Please give back, exactly as written, the lines from the line with "Breast cancer T stage , Port Said, Egypt" to the line with "井戸謙一弁護士の報告キャプチャ9" in the listing below, leaving out all pictures.
╭─ RECORD EXCERPTS
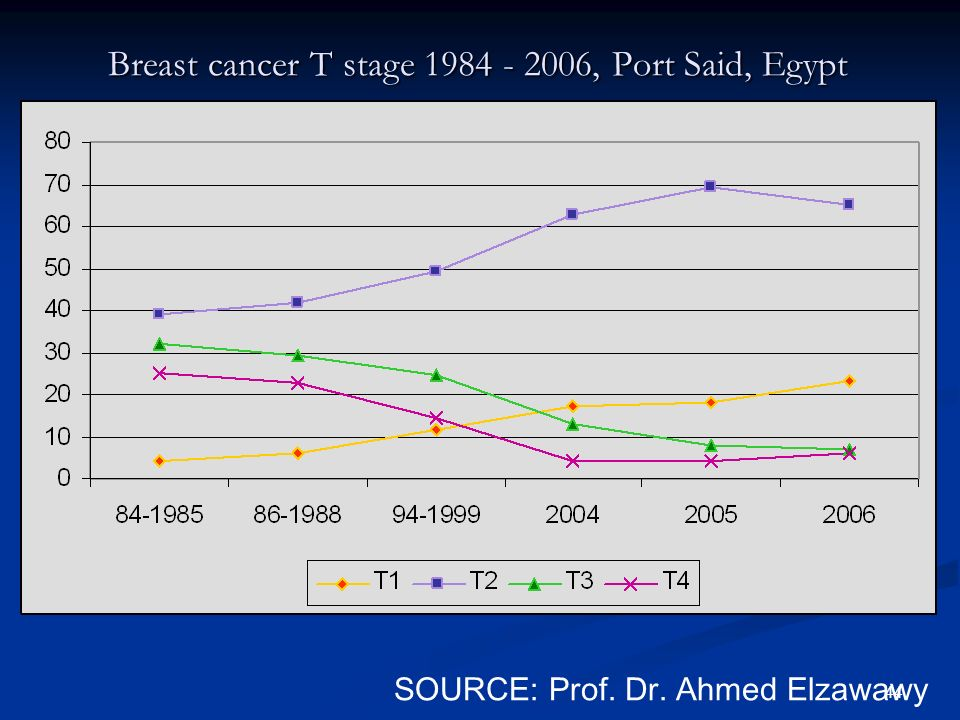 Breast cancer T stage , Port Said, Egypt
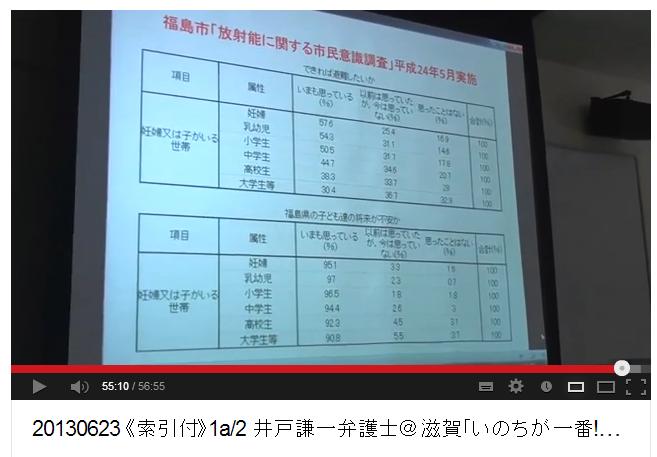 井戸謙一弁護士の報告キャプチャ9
╰─
╭─ RECORD EXCERPTS
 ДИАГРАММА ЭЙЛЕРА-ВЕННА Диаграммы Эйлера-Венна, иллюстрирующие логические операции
╰─
╭─ RECORD EXCERPTS
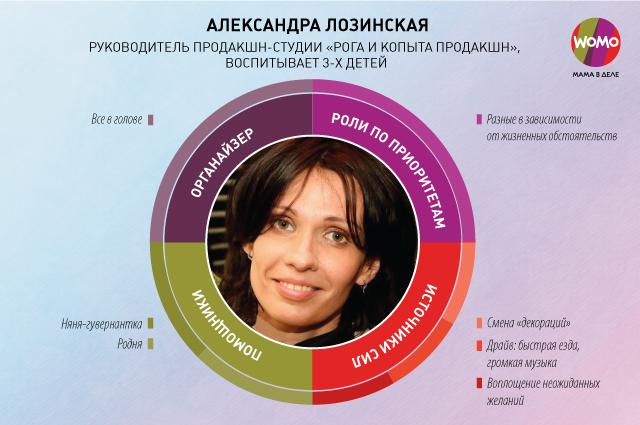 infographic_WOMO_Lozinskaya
╰─
§ **ANSWER SPACE**
 Breast cancer T stage , Port Said, Egypt
 井戸謙一弁護士の報告キャプチャ9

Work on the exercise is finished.